This summer is going to be a big one for us. We will be moving into a new house – a new neighbourhood – and we will be crossing the bridge between preschool into real, not-even-kidding elementary school.
Kindergarten is happening, and shit is getting real, people. Full-day Kindergarten, with full-sized backpacks, with full-sized water bottles, and full-sized anxiety clutching my heart.
Our little Lila is going to be our first babe to cross the threshold from nestling to a kid who spends the majority of her day learning, and playing, and being her very own person. Without me .
And despite all of the normal (or so I’m told?) worries that I have about adjusting… about making friends… and about having recess with the “big kids” on the playground… I also worry about the academic part of Kindergarten. I want to make sure that she walks in with a solid foundation.
And this is where I’m going to sound like a headcase, so come along with me on this ride o’ Tiger Mother.
I’ve always felt that doing creative things at home was worth encouraging – even insisting upon. Come on, girls, let’s paint! Let’s colour/bake/hunt for bugs/try to sew with paper plates…
But when it comes to sitting down with pencil and paper, I wonder: Am I helping? Or hindering?
Is this pressure? Or is this giving my kid a leg-up?
Our preschool offers enrichment reading and writing classes for preschoolers. My mother has told me that I was reading by the time I entered kindergarten (but not as well as my other three sisters were when THEY entered school). I just read a post where people were having an excited dialogue in the comments because a mother wrote about how she read her five year old’s diary. Readers debated whether a five year old was warranted privacy… should her mother have read her diary??!
I, instead, let my mouth hang open. “Your FIVE YEAR OLD is writing in a diary!? You’re kidding me with this, right!?”
So should I be doing something about this?
Is it worthwhile to sit down and do some tracing of letters? To practice phonics? Maybe count out a few beans before she flatly refuses to eat them and they were scraped off of her plate?

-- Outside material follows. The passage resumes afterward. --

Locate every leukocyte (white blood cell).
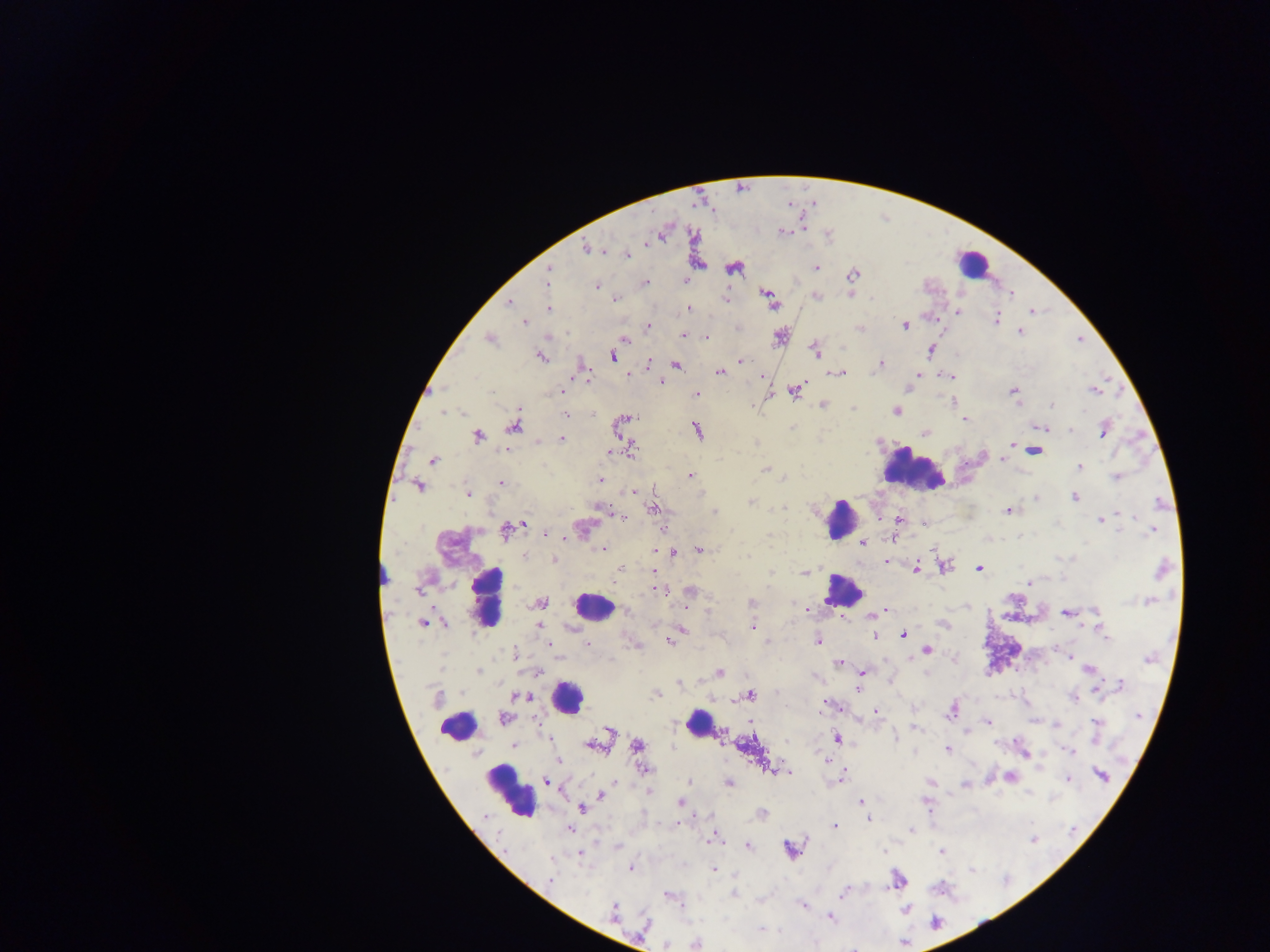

I’m not going to lie to you guys. I went out and bought some exercise books. And some fancy pencils, scissors, an electric pencil sharpener and some Pink Pearl erasers. If I was going to be starting Mama’s Little Homeschool, I was at least going to look the part.
I sat down, got the timer, set it for 10 minutes… and we were off. Here we go, kiddo. We’re going to learn to read.
But I sometimes falter when Lila says things like, “Mooo-ooom…. this is hard. I don’t KNOW these sounds.”
She gives me a face that I recognize; it’s the one I had seen on some of my past students – teenaged students who had spent years practicing this phrase until it slipped out of their mouths almost without them realizing: “I don’t know.”
I know that there are so many ways to make learning fun and involving colour and kinesthetics and craft supplies. I’ve read the SuperMom blogs. I’ve seen what Pinterest has to offer.
And sometimes Lila happily plops down next to me and diligently writes out her letters and words and rhyming sounds. And other times, she wrinkles her nose and moans.
Lucy usually haphazardly traces a few letters in her books and then wanders off. Just you wait, child. Your Kindy-orientation is only a year away!
When there are 20 kids in a class to one teacher, and when I see Kindergarten as the beginning of a long journey through years of schooling, I have to wonder: aside from packing her backpack with indoor shoes and lunch kits… should I be packing her brain, too?
I know I’m not yet a Tiger Mother. Lila and Lucy aren’t playing sonatas on the violin or taking six dance classes a week, but I might be slipping into something just slightly less competitive: perhaps Mama Bear Mother? For the most part, I’m content to let the cubs play… but tell me that another cub is writing in a flipping diary and/or reading Diary of a Wimpy Kid, and I’ll be marching my butt over to the Bear Teacher Store and buying some supplies.
Call me stubborn or overzealous, but I just can’t help myself.
And I’m thinking about getting my kid a diary.